§ Input rows:

<<<<

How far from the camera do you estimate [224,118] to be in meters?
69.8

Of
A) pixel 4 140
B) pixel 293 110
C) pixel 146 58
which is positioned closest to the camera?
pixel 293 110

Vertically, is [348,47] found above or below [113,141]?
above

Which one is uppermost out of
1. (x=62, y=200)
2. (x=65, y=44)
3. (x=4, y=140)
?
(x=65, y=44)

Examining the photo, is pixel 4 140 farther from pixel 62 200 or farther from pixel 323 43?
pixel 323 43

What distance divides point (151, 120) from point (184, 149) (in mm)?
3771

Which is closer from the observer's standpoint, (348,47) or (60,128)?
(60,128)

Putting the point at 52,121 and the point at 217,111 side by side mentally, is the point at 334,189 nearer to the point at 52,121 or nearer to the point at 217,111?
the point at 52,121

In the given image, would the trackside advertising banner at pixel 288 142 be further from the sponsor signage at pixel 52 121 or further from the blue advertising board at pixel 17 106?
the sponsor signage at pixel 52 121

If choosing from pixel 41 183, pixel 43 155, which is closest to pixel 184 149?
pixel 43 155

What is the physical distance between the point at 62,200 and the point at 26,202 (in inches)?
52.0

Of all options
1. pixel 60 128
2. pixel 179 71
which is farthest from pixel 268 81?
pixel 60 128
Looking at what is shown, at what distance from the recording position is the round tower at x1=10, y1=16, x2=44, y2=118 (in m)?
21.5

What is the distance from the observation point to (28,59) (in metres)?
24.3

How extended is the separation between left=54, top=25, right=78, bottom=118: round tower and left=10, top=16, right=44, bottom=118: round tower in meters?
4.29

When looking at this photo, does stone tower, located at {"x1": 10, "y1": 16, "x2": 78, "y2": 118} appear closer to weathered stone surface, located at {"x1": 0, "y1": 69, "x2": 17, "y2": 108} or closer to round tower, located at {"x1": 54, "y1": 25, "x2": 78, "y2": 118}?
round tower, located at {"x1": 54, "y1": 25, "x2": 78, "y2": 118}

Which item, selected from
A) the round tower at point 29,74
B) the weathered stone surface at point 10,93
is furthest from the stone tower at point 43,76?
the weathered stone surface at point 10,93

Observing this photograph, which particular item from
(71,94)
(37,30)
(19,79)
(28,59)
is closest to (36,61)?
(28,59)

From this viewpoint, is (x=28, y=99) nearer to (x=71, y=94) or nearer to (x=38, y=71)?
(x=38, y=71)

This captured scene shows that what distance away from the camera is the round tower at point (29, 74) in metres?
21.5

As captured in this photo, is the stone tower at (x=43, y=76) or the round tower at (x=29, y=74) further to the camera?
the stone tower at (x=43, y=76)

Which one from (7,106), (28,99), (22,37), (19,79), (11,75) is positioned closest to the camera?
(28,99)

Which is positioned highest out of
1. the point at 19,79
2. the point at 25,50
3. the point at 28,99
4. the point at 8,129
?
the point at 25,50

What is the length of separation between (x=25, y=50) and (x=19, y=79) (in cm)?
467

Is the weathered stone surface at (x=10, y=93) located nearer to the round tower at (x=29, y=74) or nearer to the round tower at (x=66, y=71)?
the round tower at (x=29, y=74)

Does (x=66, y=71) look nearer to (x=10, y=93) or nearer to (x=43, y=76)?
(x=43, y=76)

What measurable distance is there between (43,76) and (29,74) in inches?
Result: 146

>>>>

Starting at the line that contains "Is the weathered" and ending at the last line of the rows, render those lines as a Markdown table with a No. column counting them and a Line column holding each one. Leave out blank lines.

| No. | Line |
|---|---|
| 1 | Is the weathered stone surface at (x=10, y=93) located nearer to the round tower at (x=29, y=74) or nearer to the round tower at (x=66, y=71)? |
| 2 | the round tower at (x=29, y=74) |
| 3 | Does (x=66, y=71) look nearer to (x=10, y=93) or nearer to (x=43, y=76)? |
| 4 | (x=43, y=76) |
| 5 | What measurable distance is there between (43,76) and (29,74) in inches? |
| 6 | Result: 146 |